Discrepancy can be defined as an error or defect, according to the issuing bank, in the presented documents compared with the documentary credit, the UCP 600 rules or other documents that have been presented under the same letter of credit.
Discrepancy fee occurs, only when the issuing bank determines that the presentation is not complying.
Issuing banks try to justify discrepancy fee, based on their claim that discrepant documents increase handling costs of issuing banks.
Many trade professionals find these claims unjustified.
Later on this post, you can find the history of the discrepancy fee and how it evolved since its introduction to trade finance word.
But, first of all, I need to explain the usage of the discrepancy fee in letters of credit.
How to Determine, How Much You Have to Pay Due to a Discrepancy Fee, If You Make a Non-Complying Presentation:
Issuing banks must insert discrepancy fee clauses to letters of credit, otherwise they can not demand such fees from beneficiaries.

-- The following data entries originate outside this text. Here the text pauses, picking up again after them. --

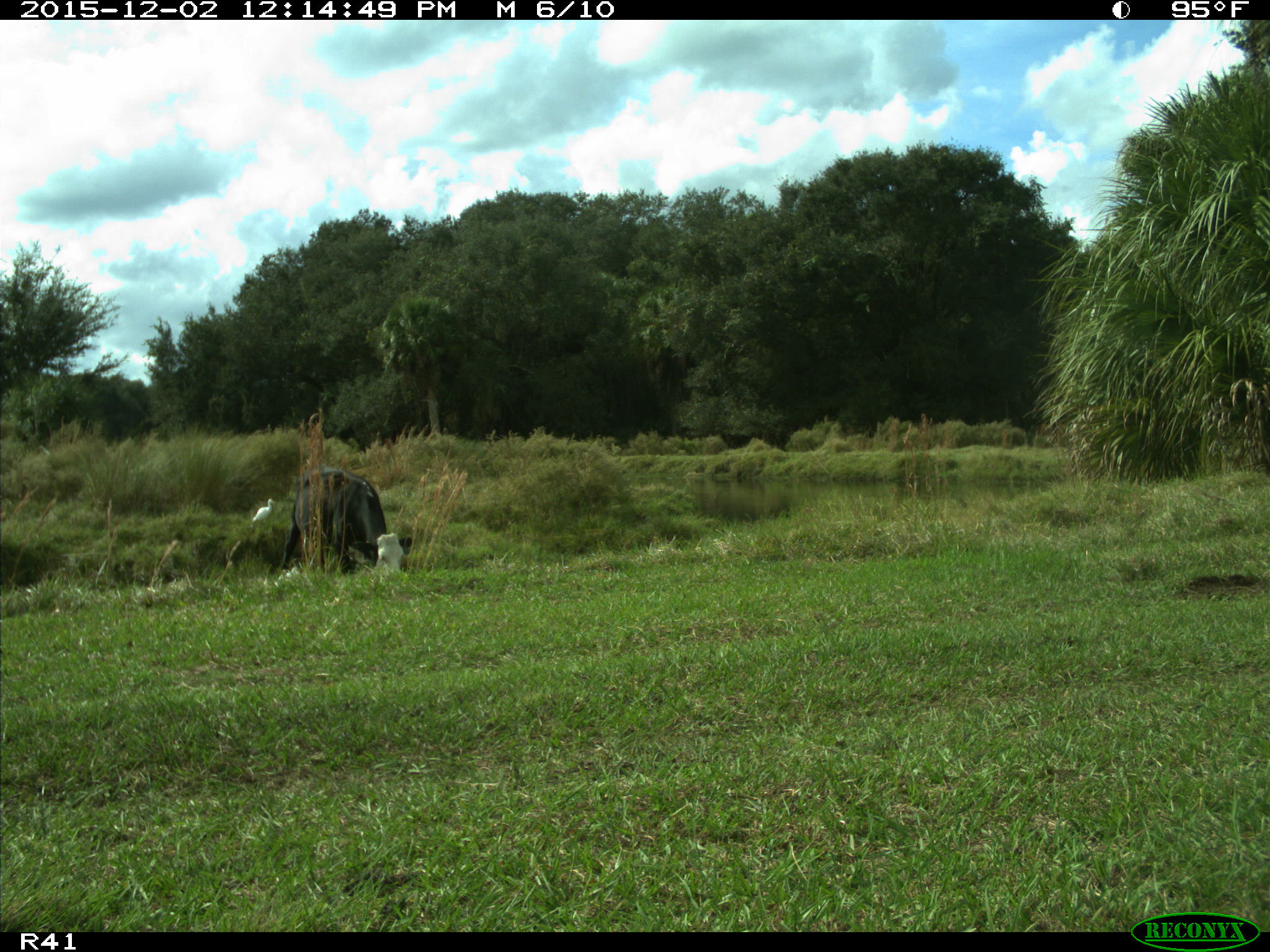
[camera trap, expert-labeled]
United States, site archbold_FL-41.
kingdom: Animalia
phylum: Chordata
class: Mammalia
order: Artiodactyla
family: Bovidae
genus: Bos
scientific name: Bos taurus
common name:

For this reason, at the first stage, you have to determine, whether or not the letter of credit contains a discrepancy fee clause.
In order to that, you must look at Field 47-A : Additional Conditions.
Discrepancy fee clauses vary from one letter of credit to another in terms of wording. But their structure remains similar. After reading couple of examples, you will be familiarized with them.
Examples of Discrepancy Fees:
- Discrepancy Fee Format 1: Any set of documents containing discrepancies and presented to us under this documentary credit, will be charged with a fee of USD 50.00 plus telex charge (if any) at final payment. This charge is for account of beneficiary and will be deducted from any proceeds to be paid.
- Discrepancy Fee Format 2: Discrepancy fee for USD 75.- (or equivalent in l/c currency) plus all relative swift/tlx charges will be deducted from documents value for each presentation of discrepant documents under this credit, notwithstanding any instructions to the contrary.
- Discrepancy Fee Format 3: If documents are presented with discrepancies and accepted by applicant a fee at the rate of USD 225.
History of the Discrepancy Fees
“As I recall, it all began sometime in the mid-1980s, when banks in US began charging a discrepancy fee – usually about US$25. Over the last decade, this practice spread through the documentary credit world so much that now practically most banks, including some large international banks, engage in this practice. A senior trade finance department manager says: “Now more than 60% of the credits impose discrepancy fees and these credits come from all over the world.” writes Abdul Latiff Abdul Rahim in his article which was published in year 1997 at DCInsight. We have reached 2014 and now almost every letter of credit issued with very little exception contains a discrepancy fee.
Discrepancy fees applied to vast majority of the letters of credit because banks can increase their letter of credit commissions significantly with these kinds of charges.
“Nonetheless, there is a worrying trend whereby more and more items and with higher rates of banking charges are being deducted by banks in the course of L/C transactions. Some of these charges include: opening charges, amendment fees, advising fees, negotiation fees, confirmation fees, transferring fees, reimbursing fees, payment commissions, telex/SWIFT commissions, courier charges, document checking fees, handling charges, discrepancy fees, and commission in lieu of exchange and so on.” Wang Shanlun states in his article published in 2010 at DCInsight.
Unless exporters and importers object these high banking charges in letter of credit transactions, we should expect to see the trend keep going which results higher and higher L/C fees that will be imposing by the banks.
Who Should Pay Discrepancy Fees?
Discrepancy fees are collected from the beneficiaries.